— Start —

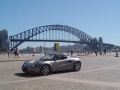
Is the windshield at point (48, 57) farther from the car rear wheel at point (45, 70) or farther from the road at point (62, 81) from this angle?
the road at point (62, 81)

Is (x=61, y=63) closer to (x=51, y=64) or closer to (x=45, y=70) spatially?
(x=51, y=64)

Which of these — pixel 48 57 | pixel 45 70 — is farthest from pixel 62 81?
pixel 48 57

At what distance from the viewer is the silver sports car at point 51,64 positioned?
11031 millimetres

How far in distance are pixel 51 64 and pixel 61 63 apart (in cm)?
90

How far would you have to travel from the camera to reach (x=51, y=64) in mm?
11633

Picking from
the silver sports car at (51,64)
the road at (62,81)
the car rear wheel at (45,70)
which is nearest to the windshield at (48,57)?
the silver sports car at (51,64)

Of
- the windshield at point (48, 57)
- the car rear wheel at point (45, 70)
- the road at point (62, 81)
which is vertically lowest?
the road at point (62, 81)

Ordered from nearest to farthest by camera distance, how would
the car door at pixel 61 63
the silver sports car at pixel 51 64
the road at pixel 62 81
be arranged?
the road at pixel 62 81 < the silver sports car at pixel 51 64 < the car door at pixel 61 63

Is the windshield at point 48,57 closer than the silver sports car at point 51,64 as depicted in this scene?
No

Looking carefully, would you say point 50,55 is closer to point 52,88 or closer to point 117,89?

— End —

PROBLEM DESCRIPTION: Rewrite the listing with every "windshield" swapped for "front window", changing nothing else. Leave the pictures out.

COMPLETE OUTPUT:
Is the front window at point (48, 57) farther from the car rear wheel at point (45, 70) or farther from the road at point (62, 81) from this angle?
the road at point (62, 81)

Is (x=61, y=63) closer to (x=51, y=64) or closer to (x=45, y=70) spatially?
(x=51, y=64)

Which of these — pixel 48 57 | pixel 45 70 — is farthest from pixel 62 81?
pixel 48 57

At what distance from the viewer is the silver sports car at point 51,64 positioned?
11031 millimetres

How far in distance are pixel 51 64 and pixel 61 63 apart (in cm)?
90

How far would you have to travel from the camera to reach (x=51, y=64) in mm?
11633

Picking from
the silver sports car at (51,64)
the road at (62,81)
the car rear wheel at (45,70)
which is nearest to the front window at (48,57)?
the silver sports car at (51,64)

Of
- the front window at point (48, 57)
- the car rear wheel at point (45, 70)
- the road at point (62, 81)
which is vertically lowest?
the road at point (62, 81)

Ordered from nearest to farthest by camera distance, how would
the car door at pixel 61 63
the silver sports car at pixel 51 64
the road at pixel 62 81
be arranged?
the road at pixel 62 81 < the silver sports car at pixel 51 64 < the car door at pixel 61 63

Is the front window at point 48,57 closer than the silver sports car at point 51,64 as depicted in this scene?
No

Looking carefully, would you say point 50,55 is closer to point 52,88 or closer to point 117,89?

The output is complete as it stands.